At the smithy he found about a dozen persons, mostly youths, just come out from the two or three mills which give employment to Clough End, and one rather older than the rest, a favourite prayer-leader in Sunday meetings. At first, everything felt strange; the boys eyed one another; even David as he stepped in among them had a momentary reaction, and was more conscious of the presence of a red-haired fellow there with whom he had fought a mighty fight on the Huddersfield expedition, than of any spiritual needs.
However, the prayer-leader knew his work. He was slow and pompous; his tone with the Almighty might easily have roused a hostile sense of humour; but Dissent in its active and emotional forms kills the sense of humour; and, besides, there was a real, ungainly power in the man. Every phrase of his opening prayer was hackneyed; every gesture uncouth. But his heart was in it, and religious conviction is the most infectious thing in the world. He warmed, and his congregation warmed with him. The wild scene, too, did its part—the world of darkening moors spread out before them; the mountain wall behind them; the October wind sighing round the ruined walls; the lonely unaccustomed sounds of birds and water. When he ceased, boy after boy broke out into more or less incoherent praying. Soon in the dusk they could no longer see each other's faces; and then it was still easier to break through reserve.

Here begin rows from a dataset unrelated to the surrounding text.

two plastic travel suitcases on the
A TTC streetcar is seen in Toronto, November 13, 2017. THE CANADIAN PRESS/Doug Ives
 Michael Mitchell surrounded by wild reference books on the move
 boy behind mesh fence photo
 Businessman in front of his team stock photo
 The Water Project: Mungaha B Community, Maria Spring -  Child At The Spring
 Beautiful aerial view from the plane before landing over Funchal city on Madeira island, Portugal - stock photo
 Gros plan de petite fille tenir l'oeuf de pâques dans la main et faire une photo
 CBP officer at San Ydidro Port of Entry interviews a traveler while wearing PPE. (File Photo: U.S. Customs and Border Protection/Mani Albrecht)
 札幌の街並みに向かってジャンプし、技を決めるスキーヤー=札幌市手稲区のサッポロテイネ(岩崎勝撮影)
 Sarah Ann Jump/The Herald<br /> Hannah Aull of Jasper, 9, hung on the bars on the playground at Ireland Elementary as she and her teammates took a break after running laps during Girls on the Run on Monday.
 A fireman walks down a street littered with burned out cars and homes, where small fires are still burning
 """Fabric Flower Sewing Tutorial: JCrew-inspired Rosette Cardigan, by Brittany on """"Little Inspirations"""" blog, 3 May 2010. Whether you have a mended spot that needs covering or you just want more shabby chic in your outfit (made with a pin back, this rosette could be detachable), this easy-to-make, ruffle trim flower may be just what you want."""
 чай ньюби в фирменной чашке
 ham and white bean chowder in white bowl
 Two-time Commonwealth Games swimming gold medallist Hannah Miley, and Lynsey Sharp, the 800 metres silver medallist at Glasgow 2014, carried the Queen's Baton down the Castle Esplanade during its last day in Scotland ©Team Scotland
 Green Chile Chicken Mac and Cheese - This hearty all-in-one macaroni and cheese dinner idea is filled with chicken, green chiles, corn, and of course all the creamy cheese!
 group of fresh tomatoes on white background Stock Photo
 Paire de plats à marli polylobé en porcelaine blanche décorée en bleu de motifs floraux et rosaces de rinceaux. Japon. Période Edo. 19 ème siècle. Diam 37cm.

At last David found himself speaking. What he said was at first almost inaudible, for he was kneeling between the wall and the pan which had been his childish joy, with his face and arms crushed against the stones. But when he began the boys about pricked up their ears, and David was conscious suddenly of a deepened silence. There were warm tears on his hidden cheeks; but it pleased him keenly they should listen so, and he prayed more audibly and freely. Then, when his voice dropped at last, the prayer-leader gave out the familiar hymn, 'Come, O thou Traveller unknown:'—
Come, O thou Traveller unknown,
Whom still I hold, but cannot see!
My company before is gone,
And I am left alone with Thee;
With Thee all night I mean to stay,
And wrestle till the break of day.
Wilt thou not yet to me reveal
Thy new unutterable name?
Tell me, I still beseech thee, tell—
To know it now resolved I am.
Wrestling, I will not let thee go,
Till I thy name, thy nature know.
* * *
'Tis Love! 'tis Love—thou lovest me!
I hear thy whisper in my heart;
The morning breaks, the shadows flee,
Pure universal Love thou art;
To me, to all, thy mercies move,
Thy nature and thy name is Love.
Again and again the lines rose on the autumn air; each time the hymn came to an end it was started afresh, the sound of it spreading far and wide into the purple breast of Kinder Scout. At last the painful sobbing of poor Tom Mullins almost drowned the singing. The prayer-leader, himself much moved, bent over and seized him by the arm.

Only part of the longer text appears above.